“There are no photographs which can be denied. All photographs have the status of fact. What is to be examined is in what way photography can and cannot give meaning to facts.” With these words, two of our most thoughtful and eloquent interrogators of the visual offer a singular meditation on the ambiguities of what is seemingly our straightforward art form. As constructed by John Berger and the renowned Swiss photographer Jean Mohr, that theory includes images as well as words; not only analysis, but anecdote and memoir. Another Way of Telling explores the tension between the photographer and the photographed, between the picture and its viewers, between the filmed moment and the memories that it so resembles. Combining the moral vision of the critic and the practical engagement of the photographer, Berger and Moher have produced a work that expands the frontiers of criticism first charged by Walter Benjamin, Roland Barthes, and Susan Sontag.
About the Author
John Berger was born in London in 1926. His many books, innovative in form and far-reaching in their historical and political insight, include the Booker Prize-winning novel G, To the Wedding and King.
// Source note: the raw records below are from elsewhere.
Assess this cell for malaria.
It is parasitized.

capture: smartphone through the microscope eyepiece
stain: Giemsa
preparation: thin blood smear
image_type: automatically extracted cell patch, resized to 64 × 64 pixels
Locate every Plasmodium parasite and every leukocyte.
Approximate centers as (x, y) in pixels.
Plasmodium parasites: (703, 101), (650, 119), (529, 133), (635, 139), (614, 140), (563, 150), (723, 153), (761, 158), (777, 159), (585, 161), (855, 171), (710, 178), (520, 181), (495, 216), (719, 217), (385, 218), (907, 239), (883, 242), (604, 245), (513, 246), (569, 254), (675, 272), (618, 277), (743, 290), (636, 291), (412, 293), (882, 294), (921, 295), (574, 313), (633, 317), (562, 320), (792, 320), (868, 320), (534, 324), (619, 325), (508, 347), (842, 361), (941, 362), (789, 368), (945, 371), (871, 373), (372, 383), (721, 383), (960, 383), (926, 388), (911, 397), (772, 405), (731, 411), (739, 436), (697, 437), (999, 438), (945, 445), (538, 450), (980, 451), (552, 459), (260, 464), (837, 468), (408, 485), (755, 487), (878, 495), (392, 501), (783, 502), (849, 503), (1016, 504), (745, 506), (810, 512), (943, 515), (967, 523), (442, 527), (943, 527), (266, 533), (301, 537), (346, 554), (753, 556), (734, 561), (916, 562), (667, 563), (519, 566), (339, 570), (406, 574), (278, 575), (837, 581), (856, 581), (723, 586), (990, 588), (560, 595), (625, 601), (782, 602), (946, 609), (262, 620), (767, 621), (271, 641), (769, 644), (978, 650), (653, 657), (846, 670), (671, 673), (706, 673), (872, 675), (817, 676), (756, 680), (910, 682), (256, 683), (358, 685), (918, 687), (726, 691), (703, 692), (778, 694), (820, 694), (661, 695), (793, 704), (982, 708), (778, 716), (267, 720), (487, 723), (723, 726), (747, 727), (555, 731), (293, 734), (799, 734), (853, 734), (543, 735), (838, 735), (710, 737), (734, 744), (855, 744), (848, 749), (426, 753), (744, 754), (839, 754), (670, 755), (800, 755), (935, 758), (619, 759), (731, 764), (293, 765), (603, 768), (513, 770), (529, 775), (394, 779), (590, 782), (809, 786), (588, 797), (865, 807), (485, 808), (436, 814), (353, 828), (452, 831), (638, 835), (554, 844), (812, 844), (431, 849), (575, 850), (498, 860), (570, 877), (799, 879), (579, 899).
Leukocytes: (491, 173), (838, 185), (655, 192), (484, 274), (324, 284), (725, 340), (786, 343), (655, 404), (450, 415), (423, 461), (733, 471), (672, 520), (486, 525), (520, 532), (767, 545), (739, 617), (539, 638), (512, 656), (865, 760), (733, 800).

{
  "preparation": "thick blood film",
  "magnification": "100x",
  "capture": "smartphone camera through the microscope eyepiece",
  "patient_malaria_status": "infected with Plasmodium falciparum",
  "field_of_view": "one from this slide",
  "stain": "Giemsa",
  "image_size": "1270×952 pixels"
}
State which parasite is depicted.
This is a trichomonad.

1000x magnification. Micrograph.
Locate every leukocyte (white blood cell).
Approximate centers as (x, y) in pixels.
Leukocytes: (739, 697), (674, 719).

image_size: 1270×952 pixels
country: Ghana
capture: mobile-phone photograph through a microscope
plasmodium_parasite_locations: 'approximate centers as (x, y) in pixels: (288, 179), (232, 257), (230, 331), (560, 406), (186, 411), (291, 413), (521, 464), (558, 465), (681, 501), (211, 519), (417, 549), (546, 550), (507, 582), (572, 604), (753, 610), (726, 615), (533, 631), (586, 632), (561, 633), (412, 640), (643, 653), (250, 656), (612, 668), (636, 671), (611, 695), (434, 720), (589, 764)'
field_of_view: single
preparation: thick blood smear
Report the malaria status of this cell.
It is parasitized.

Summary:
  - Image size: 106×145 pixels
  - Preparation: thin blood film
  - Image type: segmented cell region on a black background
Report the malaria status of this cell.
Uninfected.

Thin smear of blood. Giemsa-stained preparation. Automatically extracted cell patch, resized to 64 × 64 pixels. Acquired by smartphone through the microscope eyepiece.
Amongst his outstanding studies of art and photography are Another Way of Telling, The Success and Failure of Picasso, Titian: Nymph and Shepherd (with Katya Berger) and the internationally acclaimed Ways of Seeing. He lives and works in a small village in the French Alps, the setting for his trilogy Into Their Labours (Pig Earth, Once in Europa and Lilac and Flag). His collection of essays The Shape of a Pocket was published in 2001.